The news is full of ‘promising’ developments that may ‘one day’ lead to a brighter, healthier future. But for our annual AARP focuses on 'game-changing' medical breakthroughs in vision, heart health and more survey of the latest medical breakthroughs, we decided to focus on game changers that are improving lives today. Each of these astounding new technologies and treatments is available, or will be in the near future, to make your life, and the lives of millions of other Americans, better.
Lisa Hall has landed in the emergency room at least once a year since childhood, gasping for breath with flare-ups of severe asthma and, more recently, COPD (chronic obstructive pulmonary disease). “When you can’t breathe, it’s like a snake squeezing your chest,” she says.
Last year she began snapping bottle-cap-sized Bluetooth sensors from Propeller Health onto her medication inhalers and was shocked to discover that she wasn’t using some of her drugs correctly. “I wasn’t waiting 15 minutes between two medications for COPD,” says Hall, 53, a grandmother of six from Sauk Centre, Minnesota. “Or I wouldn’t use my inhaler if I couldn’t remember whether I already had.” Now she no longer worries about forgetting doses, because a smartphone app linked to the sensors keeps track for her.
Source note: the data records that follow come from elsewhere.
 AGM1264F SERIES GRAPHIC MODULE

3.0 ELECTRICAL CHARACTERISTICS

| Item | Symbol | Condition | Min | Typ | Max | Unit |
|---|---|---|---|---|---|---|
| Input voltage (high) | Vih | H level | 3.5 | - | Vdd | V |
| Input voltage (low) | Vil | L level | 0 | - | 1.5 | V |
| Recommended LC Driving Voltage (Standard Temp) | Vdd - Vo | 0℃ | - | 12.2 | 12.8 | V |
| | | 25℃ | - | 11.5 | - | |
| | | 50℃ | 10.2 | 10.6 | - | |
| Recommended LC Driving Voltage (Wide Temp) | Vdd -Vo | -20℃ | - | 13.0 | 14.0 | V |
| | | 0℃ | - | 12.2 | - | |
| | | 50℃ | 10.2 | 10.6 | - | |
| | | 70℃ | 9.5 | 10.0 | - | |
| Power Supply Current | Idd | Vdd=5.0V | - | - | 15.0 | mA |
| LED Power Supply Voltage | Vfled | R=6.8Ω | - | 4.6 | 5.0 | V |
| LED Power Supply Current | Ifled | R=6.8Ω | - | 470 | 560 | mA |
At first, Hall admits, she thought the sensors might be “just a gimmick.” But she has not needed to visit the emergency room even once since she started using the app to monitor her health, she says.
Generic Inhaler Drug Combo for Asthma and COPD Approved
In March 2022, the FDA approved the first generic-version metered-dose inhaler of the widely prescribed two-drug combo Symbicort, a move expected to make it more affordable. The drug, called Breyna, helps by reducing inflammation and relaxing airways. Its maker, Viatris, is hoping to launch the drug soon, possibly as early as later this year.
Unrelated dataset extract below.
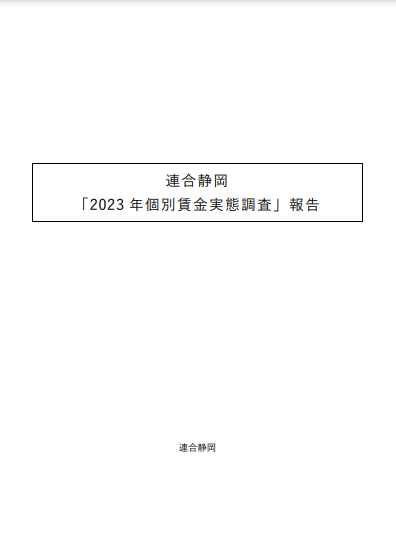 連合静岡
「2023 年個別賃金実態調査」報告

連合静岡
Propeller Health’s FDA-cleared sensors join a wave of digital inhaler technology available for people with asthma — which affects about 8 percent of midlife and older adults — and COPD, which impacts the lives of 6 to 11.5 percent of midlife and older adults and is the sixth-leading cause of death in the U.S., according to the Centers for Disease Control and Prevention. These at-home tools can help people use their inhalers properly and stick to their drug schedules, says Rajan Merchant, M.D., an asthma, allergy and clinical immunology specialist at Dignity Health Woodland Clinic in Woodland, California. Nearly a third of older adults currently miss doses on their inhaler schedule, and 74 percent use their inhalers improperly, according to studies.